Football is a very exciting sport. Until now, this is the most popular game on the entire Earth planet. Sorry, not sorry about other games.
I want to review data collected since 1872 trying to understand how matches between countries have evolved up to this moment. So, we are calling to R and a few libraries to help us visualizing data:
library(tidyverse)
library(plotly)
library(lubridate)
The first thing is to read files. I downloaded this project at 2021-07-22 from Kaggle.
results <- read.csv("results.csv", encoding = "UTF-8")
This dataset contains data about \(42k+\) football matches in the history of international encounters between national teams. So, let’s take a little taste of the data:
head(results)
One interesting thing is to take a look at the context of the matches, some of them could be not relevant at all, however, there is also World cup matches, continental tournaments, and so on:
levels(as.factor(results$tournament)) -> tournaments
sample(tournaments,20)
## [1] "Simba Tournament"
## [2] "Island Games"
## [3] "Pan American Championship"
## [4] "Atlantic Heritage Cup"
## [5] "United Arab Emirates Friendship Tournament"

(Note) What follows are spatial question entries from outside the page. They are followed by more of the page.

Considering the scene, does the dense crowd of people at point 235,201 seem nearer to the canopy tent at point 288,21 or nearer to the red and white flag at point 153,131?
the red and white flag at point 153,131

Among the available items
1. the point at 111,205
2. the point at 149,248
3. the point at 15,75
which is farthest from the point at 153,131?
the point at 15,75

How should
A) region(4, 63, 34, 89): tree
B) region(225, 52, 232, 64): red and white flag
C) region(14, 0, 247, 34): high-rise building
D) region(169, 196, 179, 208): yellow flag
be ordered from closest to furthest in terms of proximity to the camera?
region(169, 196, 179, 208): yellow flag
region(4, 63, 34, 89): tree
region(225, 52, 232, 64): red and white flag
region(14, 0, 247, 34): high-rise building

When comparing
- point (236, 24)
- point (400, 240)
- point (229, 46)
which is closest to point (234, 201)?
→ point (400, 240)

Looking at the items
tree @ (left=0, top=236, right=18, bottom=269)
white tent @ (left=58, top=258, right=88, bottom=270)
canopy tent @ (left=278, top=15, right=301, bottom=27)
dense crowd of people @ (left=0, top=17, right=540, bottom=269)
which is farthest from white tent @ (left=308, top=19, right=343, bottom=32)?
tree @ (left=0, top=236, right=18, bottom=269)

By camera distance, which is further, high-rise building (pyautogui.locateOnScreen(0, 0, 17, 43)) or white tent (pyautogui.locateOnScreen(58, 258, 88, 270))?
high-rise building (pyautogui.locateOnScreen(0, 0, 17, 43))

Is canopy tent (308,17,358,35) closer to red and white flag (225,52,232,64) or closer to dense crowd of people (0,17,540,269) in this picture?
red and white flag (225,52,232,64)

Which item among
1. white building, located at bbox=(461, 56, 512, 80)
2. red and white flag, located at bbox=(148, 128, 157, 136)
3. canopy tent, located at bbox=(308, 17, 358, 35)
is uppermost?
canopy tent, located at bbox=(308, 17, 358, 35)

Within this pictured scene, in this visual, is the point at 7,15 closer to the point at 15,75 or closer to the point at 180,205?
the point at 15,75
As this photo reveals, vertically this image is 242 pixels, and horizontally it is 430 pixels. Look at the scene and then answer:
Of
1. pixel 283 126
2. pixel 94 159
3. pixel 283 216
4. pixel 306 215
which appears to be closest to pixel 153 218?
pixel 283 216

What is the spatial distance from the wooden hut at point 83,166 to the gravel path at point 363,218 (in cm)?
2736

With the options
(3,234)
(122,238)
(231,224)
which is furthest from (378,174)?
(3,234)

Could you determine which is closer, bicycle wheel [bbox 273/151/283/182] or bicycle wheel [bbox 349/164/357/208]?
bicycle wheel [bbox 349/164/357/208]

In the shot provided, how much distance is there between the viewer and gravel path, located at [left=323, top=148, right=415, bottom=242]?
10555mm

## [6] "CFU Caribbean Cup qualification"
## [7] "Inter Games Football Tournament"
## [8] "CONCACAF Nations League"
## [9] "Intercontinental Cup"
## [10] "UEFA Euro"
## [11] "CONCACAF Championship qualification"
## [12] "Dunhill Cup"
## [13] "Nile Basin Tournament"
## [14] "Brazil Independence Cup"
## [15] "Copa América"
## [16] "Copa Félix Bogado"
## [17] "EAFF Championship"
## [18] "Copa Roca"
## [19] "Atlantic Cup"
## [20] "COSAFA Cup"
Filtering by tournaments with at least 100 matches played in the history:
results %>%
group_by(tournament) %>%
summarise(count=n()) %>%
filter(count > 100) %>%
select(tournament) -> popularCups
results %>%
filter(tournament %in% popularCups$tournament) %>%
ggplot(aes(x=tournament, fill=tournament)) +
geom_bar() +
coord_flip() +
labs(title="Matches in tournaments") -> p
ggplotly(p)
Now we need to process a little bit of the data to assign a standard way to provide points based on the outcome of every match:
| Points | Outcome |
|---|---|
| \(3\) | Victory |
| \(1\) | Tie |
| \(0\) | Defeat |
In FIFA scores, 2 points can be achieved by winning a shootout after a tied match, however, I ignored that for the following analysis
Let’s take a look on how it looks now:
results %>%
mutate(tied=ifelse(home_score == away_score,TRUE,FALSE)) %>%
mutate(home_points=ifelse(tied == TRUE,1,ifelse(home_score > away_score,3,0))) %>%
mutate(away_points=ifelse(tied == TRUE,1,ifelse(home_score > away_score,0,3))) -> results
results %>%
filter(grepl("FIFA World Cup",tournament)) -> worldCupResults
head(worldCupResults)
After this step we also need to transform a little bit the structure of this dataset in order to measure the performance of each National Team in this way:
Then we can see how it looks (for tournaments that contain "FIFA World Cup" in its name).
results %>%
pivot_longer(c(home_team,away_team),names_to = "homeaway", values_to = "team") %>%
mutate(points=ifelse(grepl("home",homeaway),home_points,away_points),
goals=ifelse(grepl("home",homeaway),home_score,away_score),
receivedGoals=ifelse(grepl("home",homeaway),away_score,home_score)) %>%
select(date,tournament,country,team,points,goals,receivedGoals) -> results
results %>%
filter(grepl("FIFA World Cup",tournament)) -> worldCupResults
The most interesting matches occur at FIFA World Cup. So we can focus on what happens in this tournament:
worldCupResults %>% filter(!grepl("qualifi",tournament)) %>% mutate(yr=year(date)) %>% group_by(yr,team) %>% summarise( p=sum(points), goals=sum(goals), against=sum(receivedGoals),matches=n()) %>% mutate( performance=p/matches, ofensive=goals/matches, defense=against/matches) %>% ggplot(aes(x=yr, y=performance, fill=team)) + geom_bar(stat="identity") -> p
## `summarise()` has grouped output by 'yr'. You can override using the `.groups` argument.
ggplotly(p)
Germany emerges as the best in performance over all the matches related to the World Cup. Is not a surprise at all, remember all of the “goleadas” that has produced, in the qualifiers as well as in the knock-out matches in the final stages of the tournament.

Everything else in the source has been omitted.